14 Maggio 2024 - 10:26:02
di Redazione
E’ nato in Italia, dove è stato brevettato all’Università dell’Aquila, e ora il primo farmaco contro la malattia rara che rende le ossa compatte come marmo e nello stesso tempo fragilissime è in attesa del via libera per la sperimentazione clinica negli Stati Uniti.
“Il progetto è cominciato oltre 15 anni fa, grazie ai finanziamenti di Telethon, della Commissione Europea e del ministero dell’Università e della Ricerca, ma solo in un secondo momento ci siamo concentrati su come sfruttare le conoscenze di base che fino ad allora avevamo raccolto sull’osteopetrosi autosomica dominante per trovare una cura contro questa malattia rara”, ha detto all’Ansa la coordinatrice della ricerca, Anna Maria Teti, del dipartimento di Scienze cliniche applicate e biotecnologiche dell’Università dell’Aquila. Fra i suoi collaboratori, Antonio Maurizi.
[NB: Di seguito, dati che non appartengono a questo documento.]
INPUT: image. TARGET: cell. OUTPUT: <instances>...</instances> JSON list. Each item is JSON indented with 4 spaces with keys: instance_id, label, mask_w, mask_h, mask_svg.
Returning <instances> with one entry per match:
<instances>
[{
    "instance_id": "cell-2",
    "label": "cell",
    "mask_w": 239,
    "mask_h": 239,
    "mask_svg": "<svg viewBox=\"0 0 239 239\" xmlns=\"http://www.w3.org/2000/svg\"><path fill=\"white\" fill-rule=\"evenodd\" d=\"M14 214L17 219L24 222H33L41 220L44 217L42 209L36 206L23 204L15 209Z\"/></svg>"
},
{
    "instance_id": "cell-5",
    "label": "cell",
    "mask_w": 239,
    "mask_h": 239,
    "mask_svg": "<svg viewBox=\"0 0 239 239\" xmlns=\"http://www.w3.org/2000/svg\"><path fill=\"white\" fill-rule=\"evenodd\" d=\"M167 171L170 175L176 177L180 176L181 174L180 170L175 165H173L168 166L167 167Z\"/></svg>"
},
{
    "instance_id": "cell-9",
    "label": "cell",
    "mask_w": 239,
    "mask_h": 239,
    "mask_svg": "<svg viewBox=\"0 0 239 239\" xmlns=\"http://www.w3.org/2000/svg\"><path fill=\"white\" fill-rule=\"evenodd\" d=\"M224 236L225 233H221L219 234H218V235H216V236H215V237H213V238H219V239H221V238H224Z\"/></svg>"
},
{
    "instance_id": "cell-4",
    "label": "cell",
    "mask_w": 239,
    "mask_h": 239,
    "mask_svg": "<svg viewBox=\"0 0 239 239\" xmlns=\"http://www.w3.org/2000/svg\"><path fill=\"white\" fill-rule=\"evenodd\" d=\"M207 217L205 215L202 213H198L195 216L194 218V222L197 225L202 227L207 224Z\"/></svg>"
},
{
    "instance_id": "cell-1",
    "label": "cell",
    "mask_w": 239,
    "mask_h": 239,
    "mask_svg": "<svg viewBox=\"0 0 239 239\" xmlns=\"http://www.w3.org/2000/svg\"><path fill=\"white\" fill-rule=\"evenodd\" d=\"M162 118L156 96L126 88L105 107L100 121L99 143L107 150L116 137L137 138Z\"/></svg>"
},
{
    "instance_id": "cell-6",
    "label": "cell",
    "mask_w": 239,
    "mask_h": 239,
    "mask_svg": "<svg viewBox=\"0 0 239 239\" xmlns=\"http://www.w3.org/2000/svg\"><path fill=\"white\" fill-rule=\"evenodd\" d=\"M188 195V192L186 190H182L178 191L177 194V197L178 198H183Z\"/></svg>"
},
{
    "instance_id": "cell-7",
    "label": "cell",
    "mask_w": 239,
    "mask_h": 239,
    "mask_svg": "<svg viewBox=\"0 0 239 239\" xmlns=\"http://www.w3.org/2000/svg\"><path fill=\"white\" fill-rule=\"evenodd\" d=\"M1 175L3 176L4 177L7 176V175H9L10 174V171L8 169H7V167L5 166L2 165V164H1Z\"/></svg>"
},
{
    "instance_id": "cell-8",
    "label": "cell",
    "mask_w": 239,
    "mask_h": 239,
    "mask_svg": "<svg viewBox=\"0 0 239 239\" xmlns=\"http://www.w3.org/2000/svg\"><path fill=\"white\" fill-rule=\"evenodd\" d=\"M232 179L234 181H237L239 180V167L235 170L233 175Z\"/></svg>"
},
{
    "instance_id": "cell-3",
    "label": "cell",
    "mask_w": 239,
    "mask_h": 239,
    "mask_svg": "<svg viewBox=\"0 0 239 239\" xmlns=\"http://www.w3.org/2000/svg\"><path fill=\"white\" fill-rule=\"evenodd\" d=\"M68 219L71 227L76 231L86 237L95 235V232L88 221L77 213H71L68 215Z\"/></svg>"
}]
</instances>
Il brevetto riguarda “piccoli Rna, detti siRNA, che regolano la formazione delle proteine da parte di Rna messaggeri: la loro funzione è riconoscere parti di Rna messaggero inducendone la degradazione, in modo che le proteine non si formino”, spiega la ricercatrice.
“Nel nostro organismo – aggiunge – un sistema fisiologico garantisce l’eliminazione del tessuto osseo vecchio e danneggiato e lo sostituisce con tessuto osso nuovo, rinnovando lo scheletro fino a dieci volte nel corso della vita”.
Nel caso della malattia delle ossa di marmo, invece, questo meccanismo non funziona regolarmente perché le cellule che eliminano l’osso vecchio non sono attive. Di conseguenza le ossa perdono la struttura cava all’interno, fondamentale per il regolare sviluppo sia del midollo osseo, ricco delle staminali che garantiscono la rigenerazione di sangue e ossa, sia delle connessioni nervose che l’attraversano.
Si manifestano così seri problemi che riguardano la comparsa di fratture ricorrenti e di disturbi ematologici e neurologici. Quando l’osteopetrosi si manifesta in forma grave è spesso curabile con il trapianto di midollo osseo.
Ci sono invece forme meno gravi ma non curabili, nelle quali solo una copia del gene malato è mutata e domina su quella normale, inducendo la malattia, “Abbiamo pensato che progettando un siRna che degradi l’Rna messaggero mutato e lasci intatto quello normale, il paziente avrebbe prevalentemente proteine normali”, dice Teti. Sono state così sperimentati molti siRNA fino a trovarne uno che “ha funzionato bene sia nelle cellule sia negli animali”.
Si tratta però di molecole che si degradano rapidamente e che per essere veicolate nell’organismo devono essere protette. I ricercatori italiani si sono perciò rivolti a un’azienda britannica, la SiSaf, specializzata nella produzione di nanoparticelle.
“Ne abbiamo selezionata una che funziona bene sul modello animale della malattia, il brevetto è stato dato loro in licenza e – dice Teti – abbiamo cominciato a considerare la possibilità dello studio clinico”.
La domanda sarà presentata all’ente americano per la sorveglianza sui farmaci, la Food and Drug Administration, perché negli Stati Uniti c’è un grande gruppo di pazienti affetti da questa forma di osteopetrosi. “Il percorso per la sperimentazione clinica è ancora lungo, ma – conclude la ricercatrice – la cosa interessante che è questa tecnologia si può applicare ad altre malattie con caratteristiche genetiche simili”.